Extract every line of the listing below verbatim, with no changes.

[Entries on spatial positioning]
*****
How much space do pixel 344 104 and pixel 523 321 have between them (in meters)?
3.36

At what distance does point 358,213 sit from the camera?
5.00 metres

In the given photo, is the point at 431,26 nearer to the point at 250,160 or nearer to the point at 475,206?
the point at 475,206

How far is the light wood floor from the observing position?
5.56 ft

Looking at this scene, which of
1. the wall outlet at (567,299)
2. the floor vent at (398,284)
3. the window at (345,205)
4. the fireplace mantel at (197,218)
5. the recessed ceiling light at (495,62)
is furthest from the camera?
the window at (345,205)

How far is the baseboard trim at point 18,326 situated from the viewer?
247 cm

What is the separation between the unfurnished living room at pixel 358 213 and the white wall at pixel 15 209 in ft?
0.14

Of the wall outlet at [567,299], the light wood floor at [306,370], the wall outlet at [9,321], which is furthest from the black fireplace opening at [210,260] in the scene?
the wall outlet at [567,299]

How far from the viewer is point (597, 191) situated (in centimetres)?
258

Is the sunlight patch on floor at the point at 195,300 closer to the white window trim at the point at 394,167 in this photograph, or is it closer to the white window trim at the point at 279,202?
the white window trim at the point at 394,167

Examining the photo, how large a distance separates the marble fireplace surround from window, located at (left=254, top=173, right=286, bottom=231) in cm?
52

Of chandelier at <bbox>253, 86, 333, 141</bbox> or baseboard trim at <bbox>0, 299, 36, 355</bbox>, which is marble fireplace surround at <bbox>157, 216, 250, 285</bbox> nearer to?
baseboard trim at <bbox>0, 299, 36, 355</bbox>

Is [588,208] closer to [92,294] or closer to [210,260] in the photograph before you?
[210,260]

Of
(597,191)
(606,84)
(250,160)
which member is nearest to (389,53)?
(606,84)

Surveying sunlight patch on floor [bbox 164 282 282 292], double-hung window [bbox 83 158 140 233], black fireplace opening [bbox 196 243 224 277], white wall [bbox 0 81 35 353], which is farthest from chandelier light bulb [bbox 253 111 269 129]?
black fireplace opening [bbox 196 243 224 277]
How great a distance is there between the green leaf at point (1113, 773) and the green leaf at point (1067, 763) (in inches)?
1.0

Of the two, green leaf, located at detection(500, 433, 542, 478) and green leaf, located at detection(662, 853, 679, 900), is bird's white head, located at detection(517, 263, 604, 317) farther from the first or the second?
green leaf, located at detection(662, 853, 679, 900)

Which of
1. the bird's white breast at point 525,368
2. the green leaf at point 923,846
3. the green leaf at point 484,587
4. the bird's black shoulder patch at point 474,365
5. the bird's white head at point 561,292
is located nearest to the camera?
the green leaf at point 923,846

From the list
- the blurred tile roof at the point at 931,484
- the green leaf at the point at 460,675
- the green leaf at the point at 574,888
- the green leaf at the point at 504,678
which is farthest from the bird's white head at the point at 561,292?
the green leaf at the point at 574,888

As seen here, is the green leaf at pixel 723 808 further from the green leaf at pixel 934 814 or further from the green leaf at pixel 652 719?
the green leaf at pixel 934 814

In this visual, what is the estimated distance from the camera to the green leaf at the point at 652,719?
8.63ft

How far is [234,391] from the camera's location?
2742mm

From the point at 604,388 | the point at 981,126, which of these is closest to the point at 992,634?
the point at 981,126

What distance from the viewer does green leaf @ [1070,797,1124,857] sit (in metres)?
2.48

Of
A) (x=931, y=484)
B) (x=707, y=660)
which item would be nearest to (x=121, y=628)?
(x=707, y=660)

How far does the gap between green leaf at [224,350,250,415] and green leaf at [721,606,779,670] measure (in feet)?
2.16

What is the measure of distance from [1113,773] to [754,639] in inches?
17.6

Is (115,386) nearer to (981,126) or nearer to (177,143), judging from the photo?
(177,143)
*****
* [COMPLETED EXERCISE]
How much space do pixel 344 104 and pixel 523 321 have between them (in meters)?
3.36

At what distance does point 358,213 sit from the camera?
5.00 metres

In the given photo, is the point at 431,26 nearer to the point at 250,160 or nearer to the point at 475,206?
the point at 475,206

How far is the light wood floor from the observing position?
5.56 ft

Looking at this scene, which of
1. the wall outlet at (567,299)
2. the floor vent at (398,284)
3. the window at (345,205)
4. the fireplace mantel at (197,218)
5. the recessed ceiling light at (495,62)
is furthest from the camera?
the window at (345,205)

How far is the baseboard trim at point 18,326 situated from the viewer?
247 cm

What is the separation between the unfurnished living room at pixel 358 213 and the white wall at pixel 15 209 in ft?
0.14

Of the wall outlet at [567,299], the light wood floor at [306,370], the wall outlet at [9,321], which is furthest from the black fireplace opening at [210,260] in the scene?
the wall outlet at [567,299]

How far from the viewer is point (597, 191) situated (in centimetres)?
258

Is the sunlight patch on floor at the point at 195,300 closer to the white window trim at the point at 394,167 in this photograph, or is it closer to the white window trim at the point at 279,202?
the white window trim at the point at 394,167

Examining the photo, how large a distance separates the marble fireplace surround from window, located at (left=254, top=173, right=286, bottom=231) in cm?
52

Of chandelier at <bbox>253, 86, 333, 141</bbox> or baseboard trim at <bbox>0, 299, 36, 355</bbox>, which is marble fireplace surround at <bbox>157, 216, 250, 285</bbox> nearer to?
baseboard trim at <bbox>0, 299, 36, 355</bbox>

Is [588,208] closer to [92,294] or closer to [210,260] in the photograph before you?
[210,260]

Of
(597,191)
(606,84)
(250,160)
which member is nearest to (389,53)?
(606,84)

Surveying sunlight patch on floor [bbox 164 282 282 292], double-hung window [bbox 83 158 140 233], black fireplace opening [bbox 196 243 224 277], white wall [bbox 0 81 35 353], which is farthest from chandelier light bulb [bbox 253 111 269 129]?
black fireplace opening [bbox 196 243 224 277]
How great a distance is there between the green leaf at point (1113, 773) and the green leaf at point (1067, 763) (in inches)?
1.0

Of the two, green leaf, located at detection(500, 433, 542, 478) and green leaf, located at detection(662, 853, 679, 900), is bird's white head, located at detection(517, 263, 604, 317) farther from the first or the second?
green leaf, located at detection(662, 853, 679, 900)

Which of
1. the bird's white breast at point 525,368
2. the green leaf at point 923,846
3. the green leaf at point 484,587
4. the bird's black shoulder patch at point 474,365
5. the bird's white head at point 561,292
is located nearest to the camera?
the green leaf at point 923,846

From the list
- the blurred tile roof at the point at 931,484
- the green leaf at the point at 460,675
- the green leaf at the point at 574,888
- the green leaf at the point at 504,678
which is farthest from the bird's white head at the point at 561,292?
the green leaf at the point at 574,888

As seen here, is the green leaf at pixel 723 808 further from the green leaf at pixel 934 814 or further from the green leaf at pixel 652 719?
the green leaf at pixel 934 814

In this visual, what is the estimated distance from the camera to the green leaf at the point at 652,719?
8.63ft

How far is [234,391] from the camera's location?
2742mm

From the point at 604,388 | the point at 981,126, which of these is closest to the point at 992,634?
the point at 981,126

What distance from the viewer does green leaf @ [1070,797,1124,857] sit (in metres)?
2.48

Of
A) (x=931, y=484)
B) (x=707, y=660)
which item would be nearest to (x=121, y=628)?
(x=707, y=660)

How far does the gap between green leaf at [224,350,250,415] and green leaf at [721,606,779,670] measure (in feet)?
2.16

What is the measure of distance from [1113,773] to [754,639] in inches?
17.6

Is (115,386) nearer to (981,126) or nearer to (177,143), judging from the photo?
(177,143)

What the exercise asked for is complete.